*DIRECTIVE 1:* Transcribe this part of the passage on the Jewish hat word for word, beginning at the words "Such examples of" and stopping after "dominated European societies.".

*PAGE EXTRACT:*
• • • • •

As an outcome of the Jewish Emancipation its use was formally discontinued, although it had been declining long before that, and is not often seen after 1500; the various forms of the yellow badge were far more long-lasting. This was an alternative form of distinguishing mark, not found in Europe before 1215, and later reintroduced by the Nazis. It was probably more widely required by local laws, for example English legislation concentrated on the badge, which took the form of the two Tablets of the Law. In some pictures from all parts of the Middle Ages, rabbis or other Jewish leaders wear the Jewish hat when other Jews do not, which may reflect reality.

Such examples of this hat-wearing can be seen nearly 350 years after the Fourth Lateran Council.  Regions divided into many states, such as Renaissance Italy and Germany, had local laws in this as in other fields, leading to difficulties for travellers who might not be aware of the local regulations. For example, in Italy a Leone Segele was arrested in Lodi for wearing a black hat, as was acceptable in his home city of Genoa, instead of a yellow one, required in Lodi. These dress codes became a normal part of what it meant to be a Jew living inside Catholic dominated European societies.

In a late addition to local rulings, the very strict and locally unpopular Counter Reformation Pope Paul IV ordered in 1555 that all Jews in Rome were required to wear the yellow hat "under the severest penalties."  When he died, his statue, erected before the Campidoglio just months before, had a yellow hat placed on it (similar to the yellow hat Paul IV had forced Jews to wear in public). After a mock trial, the statue was decapitated. It was then thrown into the Tiber.

In art

The Jewish hat is frequently used in medieval art to denote Jews of the Biblical period. Often the Jews so shown are those shown in an unfavourable light by the story being depicted, such as the money-changers expelled by Jesus from the Temple (Matthew 21:12–17), but this is by no means always the case. The husband of Mary, Saint Joseph, is often shown wearing a Jewish hat, and Jesus himself may be shown wearing one, especially in depictions of the Meeting at Emmaus, where his disciples do not recognise him at first (Luke.24.13-32). Sometimes it is used to distinguish Jews from other peoples such as Egyptians or Philistines.  It is often depicted in art from times and places where the hat does not seem to have actually been commonly worn by Jews, "as an external and largely arbitrary sign devised by Christian iconographers", one of a number of useful visual ways of identifying types of persons in medieval art. In notable contrast to forms of Jewish badge, the Jewish hat is often seen in Hebrew manuscript illuminations such as Haggadot made in medieval Europe (picture above). In the Birds' Head Haggadah (Germany, c. 1300), the figures wear the hat when sitting to eat the Passover Seder.

• • • • •

*DATA FOR THIS TASK:*

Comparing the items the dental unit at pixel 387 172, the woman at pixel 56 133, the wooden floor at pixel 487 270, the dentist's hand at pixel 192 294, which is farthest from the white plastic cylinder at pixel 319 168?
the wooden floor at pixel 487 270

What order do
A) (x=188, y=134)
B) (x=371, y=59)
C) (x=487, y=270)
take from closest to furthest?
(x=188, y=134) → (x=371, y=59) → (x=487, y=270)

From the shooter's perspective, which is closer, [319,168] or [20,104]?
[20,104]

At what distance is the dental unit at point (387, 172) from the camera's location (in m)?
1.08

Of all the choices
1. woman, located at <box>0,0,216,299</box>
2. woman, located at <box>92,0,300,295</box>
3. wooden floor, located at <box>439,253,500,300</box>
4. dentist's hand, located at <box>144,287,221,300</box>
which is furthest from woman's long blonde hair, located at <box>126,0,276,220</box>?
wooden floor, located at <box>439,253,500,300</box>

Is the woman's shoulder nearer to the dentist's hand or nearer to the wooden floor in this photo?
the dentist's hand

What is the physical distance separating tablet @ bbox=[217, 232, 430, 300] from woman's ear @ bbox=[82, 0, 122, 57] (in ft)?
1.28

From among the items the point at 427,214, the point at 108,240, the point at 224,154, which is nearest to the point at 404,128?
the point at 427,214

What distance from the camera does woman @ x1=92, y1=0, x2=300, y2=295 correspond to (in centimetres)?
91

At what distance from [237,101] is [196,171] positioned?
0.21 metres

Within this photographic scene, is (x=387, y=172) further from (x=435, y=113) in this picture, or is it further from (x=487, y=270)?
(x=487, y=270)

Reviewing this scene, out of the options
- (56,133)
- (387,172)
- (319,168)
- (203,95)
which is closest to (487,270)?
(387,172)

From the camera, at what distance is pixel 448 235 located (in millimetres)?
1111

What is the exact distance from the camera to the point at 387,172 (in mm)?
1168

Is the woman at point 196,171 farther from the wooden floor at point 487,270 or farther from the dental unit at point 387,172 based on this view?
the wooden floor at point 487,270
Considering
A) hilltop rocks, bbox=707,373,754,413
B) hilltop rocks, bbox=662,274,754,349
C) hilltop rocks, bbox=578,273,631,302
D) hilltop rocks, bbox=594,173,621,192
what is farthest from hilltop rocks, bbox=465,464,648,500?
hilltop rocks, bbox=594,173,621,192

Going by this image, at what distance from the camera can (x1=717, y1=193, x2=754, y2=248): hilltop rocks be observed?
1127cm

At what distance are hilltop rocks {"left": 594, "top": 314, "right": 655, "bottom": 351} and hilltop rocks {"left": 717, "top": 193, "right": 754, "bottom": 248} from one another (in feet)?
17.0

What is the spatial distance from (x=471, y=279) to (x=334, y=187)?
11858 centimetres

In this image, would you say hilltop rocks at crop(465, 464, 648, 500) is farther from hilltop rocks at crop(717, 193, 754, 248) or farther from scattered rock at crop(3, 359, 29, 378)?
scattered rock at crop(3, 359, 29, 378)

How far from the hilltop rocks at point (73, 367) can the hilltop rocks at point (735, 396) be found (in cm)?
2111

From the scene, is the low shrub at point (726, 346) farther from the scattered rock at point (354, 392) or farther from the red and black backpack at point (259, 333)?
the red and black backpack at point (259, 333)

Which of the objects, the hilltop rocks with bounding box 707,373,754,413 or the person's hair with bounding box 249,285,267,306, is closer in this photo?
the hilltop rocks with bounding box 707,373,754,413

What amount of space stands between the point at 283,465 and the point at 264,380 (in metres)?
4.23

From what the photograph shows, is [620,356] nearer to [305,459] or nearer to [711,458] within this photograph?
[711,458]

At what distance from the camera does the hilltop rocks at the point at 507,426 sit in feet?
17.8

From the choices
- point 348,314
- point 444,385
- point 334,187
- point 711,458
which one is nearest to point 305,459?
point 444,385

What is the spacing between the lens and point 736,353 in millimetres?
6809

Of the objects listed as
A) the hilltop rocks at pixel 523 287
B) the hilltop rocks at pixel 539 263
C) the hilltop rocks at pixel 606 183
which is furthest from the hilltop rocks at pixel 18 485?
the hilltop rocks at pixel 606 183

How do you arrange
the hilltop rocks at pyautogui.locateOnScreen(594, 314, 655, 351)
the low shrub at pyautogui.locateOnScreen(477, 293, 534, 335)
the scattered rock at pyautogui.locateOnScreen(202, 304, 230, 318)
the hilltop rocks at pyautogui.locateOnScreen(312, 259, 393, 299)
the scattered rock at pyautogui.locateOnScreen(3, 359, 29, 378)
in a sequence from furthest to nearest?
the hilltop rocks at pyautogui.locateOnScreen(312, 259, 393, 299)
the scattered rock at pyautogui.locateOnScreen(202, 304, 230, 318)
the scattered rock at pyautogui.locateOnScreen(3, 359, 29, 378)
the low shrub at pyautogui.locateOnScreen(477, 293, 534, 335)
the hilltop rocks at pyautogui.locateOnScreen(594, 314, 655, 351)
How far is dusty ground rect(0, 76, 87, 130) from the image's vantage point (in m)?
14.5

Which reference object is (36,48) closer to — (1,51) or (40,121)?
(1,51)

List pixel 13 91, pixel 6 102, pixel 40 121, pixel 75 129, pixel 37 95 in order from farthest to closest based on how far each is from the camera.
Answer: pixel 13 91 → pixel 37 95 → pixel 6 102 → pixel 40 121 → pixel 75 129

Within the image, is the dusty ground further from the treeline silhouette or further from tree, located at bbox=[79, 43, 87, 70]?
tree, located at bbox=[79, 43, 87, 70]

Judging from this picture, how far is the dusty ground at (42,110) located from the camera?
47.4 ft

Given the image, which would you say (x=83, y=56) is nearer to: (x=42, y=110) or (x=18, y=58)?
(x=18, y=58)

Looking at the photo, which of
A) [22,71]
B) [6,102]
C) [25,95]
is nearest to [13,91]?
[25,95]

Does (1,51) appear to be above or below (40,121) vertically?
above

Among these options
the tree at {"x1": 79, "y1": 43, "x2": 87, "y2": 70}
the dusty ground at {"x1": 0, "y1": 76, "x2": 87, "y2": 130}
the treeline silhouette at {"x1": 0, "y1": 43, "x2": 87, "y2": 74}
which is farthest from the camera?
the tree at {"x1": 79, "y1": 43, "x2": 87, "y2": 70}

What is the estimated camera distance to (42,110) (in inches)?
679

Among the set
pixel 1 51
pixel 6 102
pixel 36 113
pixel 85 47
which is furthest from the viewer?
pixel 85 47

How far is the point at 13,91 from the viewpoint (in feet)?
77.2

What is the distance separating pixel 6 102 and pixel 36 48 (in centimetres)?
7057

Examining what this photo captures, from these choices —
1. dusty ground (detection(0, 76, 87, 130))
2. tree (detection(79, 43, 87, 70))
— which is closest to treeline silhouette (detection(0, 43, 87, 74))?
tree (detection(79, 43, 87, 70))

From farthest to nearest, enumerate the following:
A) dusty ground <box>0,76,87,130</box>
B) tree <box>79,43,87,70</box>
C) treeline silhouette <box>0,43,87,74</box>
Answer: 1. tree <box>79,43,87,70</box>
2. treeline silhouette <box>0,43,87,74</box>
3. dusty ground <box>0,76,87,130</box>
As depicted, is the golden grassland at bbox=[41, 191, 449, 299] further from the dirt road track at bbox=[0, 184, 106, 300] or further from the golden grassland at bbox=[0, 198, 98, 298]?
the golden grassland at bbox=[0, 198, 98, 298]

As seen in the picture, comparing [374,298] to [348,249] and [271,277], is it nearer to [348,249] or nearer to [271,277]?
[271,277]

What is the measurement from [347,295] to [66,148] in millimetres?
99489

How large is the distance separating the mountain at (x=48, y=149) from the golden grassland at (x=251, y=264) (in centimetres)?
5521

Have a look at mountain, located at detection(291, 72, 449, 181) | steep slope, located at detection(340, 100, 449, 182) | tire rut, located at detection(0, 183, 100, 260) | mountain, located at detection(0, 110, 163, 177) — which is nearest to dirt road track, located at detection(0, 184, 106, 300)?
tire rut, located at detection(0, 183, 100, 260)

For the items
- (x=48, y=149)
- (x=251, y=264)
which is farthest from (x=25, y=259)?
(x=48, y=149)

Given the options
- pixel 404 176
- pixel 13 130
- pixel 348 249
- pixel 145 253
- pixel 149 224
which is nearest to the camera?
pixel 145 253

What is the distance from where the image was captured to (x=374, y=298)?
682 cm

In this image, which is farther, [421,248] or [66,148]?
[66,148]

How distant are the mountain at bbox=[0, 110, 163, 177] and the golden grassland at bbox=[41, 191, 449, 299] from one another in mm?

• • • • •

*DIRECTIVE 2:* Give only these lines of the records again, starting at the line that has "What is the physical" and stopping after the line that has "11858 centimetres". Swap "camera" for "viewer" and leave everything else as it stands.

*EXERCISE RESPONSE 1:*
Such examples of this hat-wearing can be seen nearly 350 years after the Fourth Lateran Council.  Regions divided into many states, such as Renaissance Italy and Germany, had local laws in this as in other fields, leading to difficulties for travellers who might not be aware of the local regulations. For example, in Italy a Leone Segele was arrested in Lodi for wearing a black hat, as was acceptable in his home city of Genoa, instead of a yellow one, required in Lodi. These dress codes became a normal part of what it meant to be a Jew living inside Catholic dominated European societies.

*EXERCISE RESPONSE 2:*
What is the physical distance separating tablet @ bbox=[217, 232, 430, 300] from woman's ear @ bbox=[82, 0, 122, 57] (in ft)?
1.28

From among the items the point at 427,214, the point at 108,240, the point at 224,154, which is nearest to the point at 404,128?
the point at 427,214

What distance from the viewer does woman @ x1=92, y1=0, x2=300, y2=295 correspond to (in centimetres)?
91

At what distance from [237,101] is [196,171] positioned?
0.21 metres

Within this photographic scene, is (x=387, y=172) further from (x=435, y=113) in this picture, or is it further from (x=487, y=270)?
(x=487, y=270)

Reviewing this scene, out of the options
- (56,133)
- (387,172)
- (319,168)
- (203,95)
which is closest to (487,270)?
(387,172)

From the viewer, at what distance is pixel 448 235 located (in millimetres)?
1111

What is the exact distance from the viewer to the point at 387,172 (in mm)?
1168

Is the woman at point 196,171 farther from the wooden floor at point 487,270 or farther from the dental unit at point 387,172 based on this view?
the wooden floor at point 487,270
Considering
A) hilltop rocks, bbox=707,373,754,413
B) hilltop rocks, bbox=662,274,754,349
C) hilltop rocks, bbox=578,273,631,302
D) hilltop rocks, bbox=594,173,621,192
what is farthest from hilltop rocks, bbox=465,464,648,500?
hilltop rocks, bbox=594,173,621,192

Going by this image, at what distance from the viewer can (x1=717, y1=193, x2=754, y2=248): hilltop rocks be observed?
1127cm

At what distance are hilltop rocks {"left": 594, "top": 314, "right": 655, "bottom": 351} and hilltop rocks {"left": 717, "top": 193, "right": 754, "bottom": 248} from one another (in feet)?
17.0

What is the spatial distance from (x=471, y=279) to (x=334, y=187)?
11858 centimetres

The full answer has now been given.